Scotch is in limbo, and he has a few things to say about that. From organic farming to tap dancing and undertakers who’ve seen too many coffins to care any more, writer/performer Mpapa Simo Majola’s The Funeral covers a dazzling variety of topics as Majola moves from poetic, stream-of-consciousness discourse to easy conversation and back. Between birth and death lies an illusion we call life, says the dead man, and he’d very much like to know why his relatives thought it necessary to waste money on a new jacket for him to be buried in when his favourite old ‘Scotch’ would have been good enough.

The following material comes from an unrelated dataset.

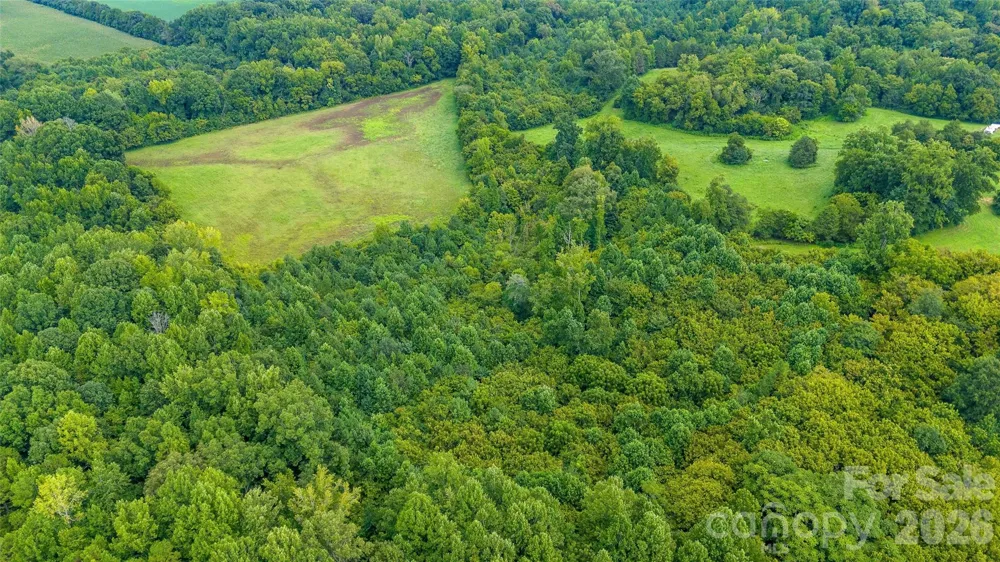 0 Pasture Place Mt Ulla, NC 28125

Majola is at his most earnestly engaging when he rails against the ‘phony speeches’ heard at his ‘circus’ of a funeral. His brief isiZulu passages stand out in their heartfelt and unlaboured delivery. Other parts of the monologue seem almost improvised, if the occasional ‘you know’s are anything to go by. One rather gets the feeling that a strong idea was stretched too far and not enough material has been created to fit the one-hour running time. The frequent repetition of topics and insufficient cohesion of the piece suggest that a merciless rewrite may not be the worst idea.
By far the most befuddling thing about the show is why Majola doesn’t play more to his obvious strengths, namely movement and vocal play. The piece’s most compelling moments, the ones that really draw the audience out of their Saturday afternoon slump, are the ones where Majola creates a steady rhythm with his feet and lets the words flow over the pulse like it’s the most natural thing in the world for him to be standing there in front of a room full of people talking about funerals. His animal impressions are also very successful, and connect well with the audience (especially when he ties his story of having been threatened by a mongrel on his street to his philosophy of looking death in the eye ‘and [staying] down until it is no longer a threat’).
Underlying problems aside, The Funeral hits a nerve more than once. Scotch asks why we feel the need to ‘build pyramids for the dead’ when the living are forced to dwell in shacks, and one can’t help but reflect on the nauseatingly lucrative industry built around burying and mourning this country’s dead. Why is Scotch seeing virtual strangers queue for food at his funeral, when he knows they never even had a meal together when he was still alive? Why wasn’t he simply buried in his favourite old jacket?
The Funeral is part of the Cape Town Fringe Festival, and can be seen at the Alexander Bar on the 24th of September, and at Makukhanye Art Room on the 23rd and 25th of October.